While about 70% of women in the U.S., Canada and much of Western Europe use tampons, usage falls to the single digits in a handful of countries such as Japan and Spain, and it’s not even measurable in much of the world. Just 2% of women in Mexico, as throughout most of Latin America, use tampons.

Those figures seem to match the ethnic disparity I see in my classroom. 

Religious and cultural taboos are a hurdle: There is a persistent myth in many countries, for example, that if a girl uses a tampon, she might lose her virginity. "Everywhere we go, women say `this is not for senoritas,’ " says Silvia Davila, P&G’s marketing director for Tampax Latin America. They’re using the Spanish word for unmarried women as a modest expression for young virgins.

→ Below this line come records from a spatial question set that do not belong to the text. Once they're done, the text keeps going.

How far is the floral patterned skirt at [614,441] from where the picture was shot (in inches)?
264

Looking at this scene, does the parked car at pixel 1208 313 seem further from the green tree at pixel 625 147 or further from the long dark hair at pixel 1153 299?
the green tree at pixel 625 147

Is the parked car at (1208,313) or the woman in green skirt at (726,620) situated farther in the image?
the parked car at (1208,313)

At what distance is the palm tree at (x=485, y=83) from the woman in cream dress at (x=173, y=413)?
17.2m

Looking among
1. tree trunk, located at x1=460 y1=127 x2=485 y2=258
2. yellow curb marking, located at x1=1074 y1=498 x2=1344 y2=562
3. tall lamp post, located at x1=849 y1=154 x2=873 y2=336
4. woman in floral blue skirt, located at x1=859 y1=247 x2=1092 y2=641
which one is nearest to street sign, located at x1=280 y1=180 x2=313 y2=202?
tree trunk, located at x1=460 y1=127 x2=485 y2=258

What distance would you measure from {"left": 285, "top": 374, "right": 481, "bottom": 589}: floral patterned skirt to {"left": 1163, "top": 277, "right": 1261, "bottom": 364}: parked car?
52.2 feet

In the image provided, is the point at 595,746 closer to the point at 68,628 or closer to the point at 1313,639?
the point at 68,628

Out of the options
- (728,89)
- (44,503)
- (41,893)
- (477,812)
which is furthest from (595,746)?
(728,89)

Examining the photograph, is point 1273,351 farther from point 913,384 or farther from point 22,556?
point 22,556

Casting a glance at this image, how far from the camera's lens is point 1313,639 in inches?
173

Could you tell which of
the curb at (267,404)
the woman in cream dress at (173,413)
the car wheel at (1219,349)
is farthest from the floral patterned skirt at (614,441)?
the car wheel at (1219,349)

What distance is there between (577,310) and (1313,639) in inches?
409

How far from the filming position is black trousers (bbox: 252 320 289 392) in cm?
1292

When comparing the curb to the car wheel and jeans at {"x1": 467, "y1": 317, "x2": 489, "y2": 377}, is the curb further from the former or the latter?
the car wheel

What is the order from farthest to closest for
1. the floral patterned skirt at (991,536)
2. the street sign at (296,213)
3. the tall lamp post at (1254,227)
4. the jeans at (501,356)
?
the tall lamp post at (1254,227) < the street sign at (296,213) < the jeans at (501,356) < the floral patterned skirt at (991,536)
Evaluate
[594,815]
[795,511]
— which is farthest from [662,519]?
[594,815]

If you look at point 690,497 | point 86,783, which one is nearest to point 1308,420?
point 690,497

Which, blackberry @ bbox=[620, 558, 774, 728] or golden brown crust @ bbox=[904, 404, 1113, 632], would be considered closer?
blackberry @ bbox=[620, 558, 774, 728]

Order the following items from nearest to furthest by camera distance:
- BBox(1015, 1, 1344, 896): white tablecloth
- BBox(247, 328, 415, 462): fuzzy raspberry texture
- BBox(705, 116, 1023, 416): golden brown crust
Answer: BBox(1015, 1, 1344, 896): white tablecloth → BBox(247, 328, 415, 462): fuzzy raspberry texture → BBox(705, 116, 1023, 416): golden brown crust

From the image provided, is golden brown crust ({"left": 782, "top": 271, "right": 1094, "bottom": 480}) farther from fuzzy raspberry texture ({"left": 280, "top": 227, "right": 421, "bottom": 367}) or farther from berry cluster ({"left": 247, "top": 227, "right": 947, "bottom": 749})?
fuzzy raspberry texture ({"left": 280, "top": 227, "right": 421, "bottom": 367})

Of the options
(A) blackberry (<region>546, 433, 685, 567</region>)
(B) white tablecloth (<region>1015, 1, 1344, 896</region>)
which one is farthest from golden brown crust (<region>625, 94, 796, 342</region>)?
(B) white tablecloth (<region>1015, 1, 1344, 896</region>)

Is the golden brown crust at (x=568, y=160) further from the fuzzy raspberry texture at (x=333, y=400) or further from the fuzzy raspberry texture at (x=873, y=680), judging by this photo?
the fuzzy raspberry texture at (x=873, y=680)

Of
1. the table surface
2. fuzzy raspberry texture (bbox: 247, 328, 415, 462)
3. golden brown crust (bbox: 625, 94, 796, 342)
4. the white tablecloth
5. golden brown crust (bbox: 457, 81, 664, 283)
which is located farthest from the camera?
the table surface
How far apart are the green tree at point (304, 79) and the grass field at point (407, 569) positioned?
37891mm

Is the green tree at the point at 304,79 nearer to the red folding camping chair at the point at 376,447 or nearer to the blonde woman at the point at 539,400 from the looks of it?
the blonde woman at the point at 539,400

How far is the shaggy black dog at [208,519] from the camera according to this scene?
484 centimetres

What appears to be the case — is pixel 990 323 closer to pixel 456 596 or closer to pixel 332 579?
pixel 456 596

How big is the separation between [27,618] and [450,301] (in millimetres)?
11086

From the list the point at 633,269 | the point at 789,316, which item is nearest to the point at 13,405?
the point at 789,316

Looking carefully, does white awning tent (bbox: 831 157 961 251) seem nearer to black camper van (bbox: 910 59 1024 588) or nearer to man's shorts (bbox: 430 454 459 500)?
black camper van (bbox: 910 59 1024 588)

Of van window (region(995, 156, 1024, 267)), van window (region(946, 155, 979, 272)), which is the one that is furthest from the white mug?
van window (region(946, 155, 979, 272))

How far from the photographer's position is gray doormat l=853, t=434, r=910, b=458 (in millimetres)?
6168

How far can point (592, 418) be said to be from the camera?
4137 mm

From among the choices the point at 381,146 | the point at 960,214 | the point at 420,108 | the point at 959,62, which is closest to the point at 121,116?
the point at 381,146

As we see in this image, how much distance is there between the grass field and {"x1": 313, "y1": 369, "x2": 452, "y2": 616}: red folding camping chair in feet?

This concern crops up in countries that are predominantly Catholic, executives say. In Italy, for instance, just 4% of women use tampons. The Roman Catholic Church says it has no official position on tampons. Nonetheless, some priests have spoken out against the product, associating it with birth control and sexual activities that are forbidden by the Church. Indeed, Tampax faced objections from priests in the U.S. when it introduced tampons in 1936.

In many countries, women aren’t accustomed to spending on themselves, particularly for something they’ll throw out — and that costs a bit more than pads. Women must also understand their bodies to use a tampon. P&G is finding that in countries where school health education is limited, that understanding is hard won. P&G marketers say they often find open boxes of tampons in stores — a sign, P&G says, that women were curious about the product but unsure as to how it worked. (Bold emphasis is mine).

What I argue in my course is that tampon acceptance is linked to broader issues of acceptance of women’s bodies.  The real threat of the tampon is not that it will take a girl’s virginity!  Rather, it’s that a woman who learns how to use it must of necessity gain some knowledge of how she works "down there."    Denying young girls access to tampons is a small but tangible way of keeping them ignorant of their own bodies. In that sense, I argue, cultural hostility to tampons can be linked to cultural hostility to female masturbation.   When a woman uses a tampon, she rejects the idea that her body is something of whose processes she ought to be unaware; when she masturbates, she discovers not only pleasure, she discovers that her body truly belongs to her.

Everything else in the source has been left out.